Add this one to the "bank that thought it sold its assets" file.

Tucked away in Fannie Mae's (NYSE:FNM) earnings release last week was further evidence that mortgage assets that banks and lenders had thought were off their books might soon wind up back where they were created.

As Fannie put it:

[We will ramp up] recoveries from lenders, focusing especially on our Alt-A book. The objective is to expand loan reviews where the company incurred a loss or could incur a loss due to fraud or improper lending practices. To achieve this, we are increasing post-foreclosure loan reviews from 900 a month in January to 4,000 a month by the end of the year, expanding our quality-control reviews for targeted products and practices, and are on track to double our anti-fraud investigations this year.

In non-geek speak, this basically means Fannie is going to start honing in on mortgages it bought that disintegrated, retracing the steps to look for any fraudulent lending practices by the lender who originated the loan, and -- if there was an issue -- going back to retrieve some of the loss.

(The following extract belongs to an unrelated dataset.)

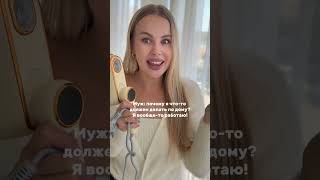 Совпадение ли? ✨ мощный и компактный отпариватель @takarateam #ww157670 ozon #2717478956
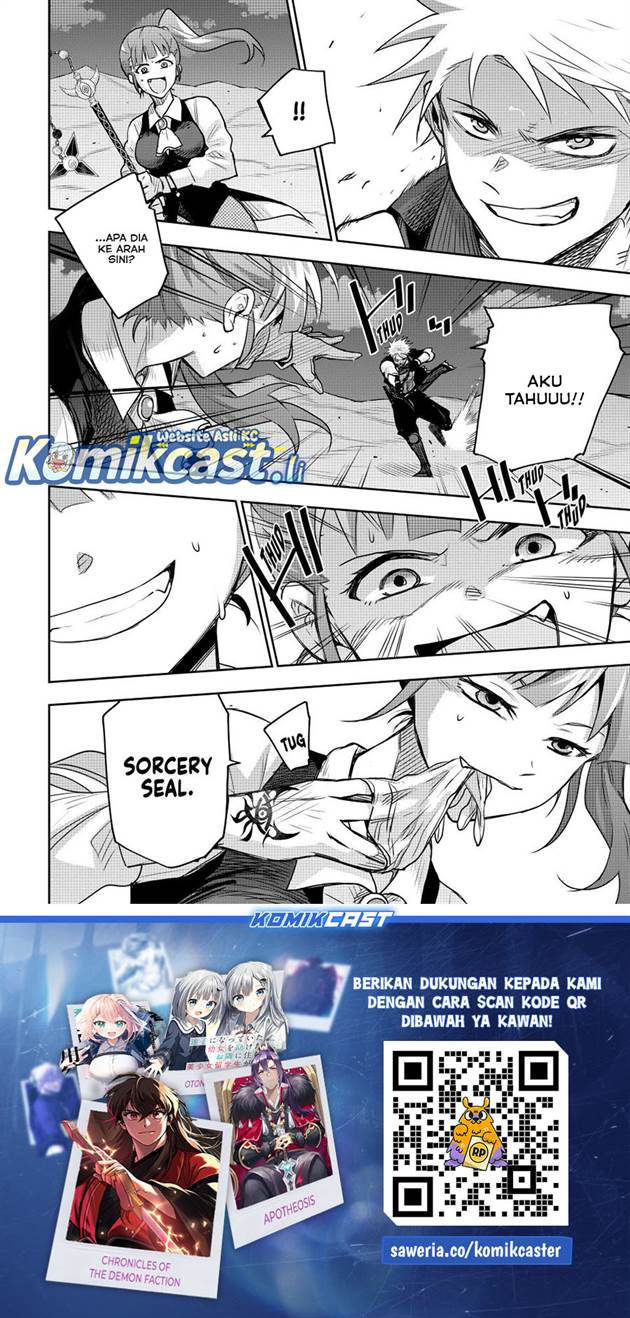 Panel 18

This practice is nothing new, but it could mean a nightmare for big pushers of Alt-A mortgages, a few big ones that come to mind being Countrywide -- now Bank of America (NYSE:BAC), Washington Mutual (NYSE:WM), and Wachovia (NYSE:WB).

And just how fraudulent might some of these lending practices have been? Back in April, The Wall Street Journal highlighted some of Countrywide's frighteningly loose lending practices, saying, "In many cases, Countrywide didn't even require loan officers to verify employment … That left the program vulnerable to abuse by Countrywide loan officers and outside mortgage brokers."

For the economy as a whole, it doesn't really matter -- whatever's done is done. The big issue going forward might be a trillion-dollar game of hot potato, where banks, brokers, and government-backed entities being chased by taxpayers with pitchforks battle over who ends up holding loans that never should have been made.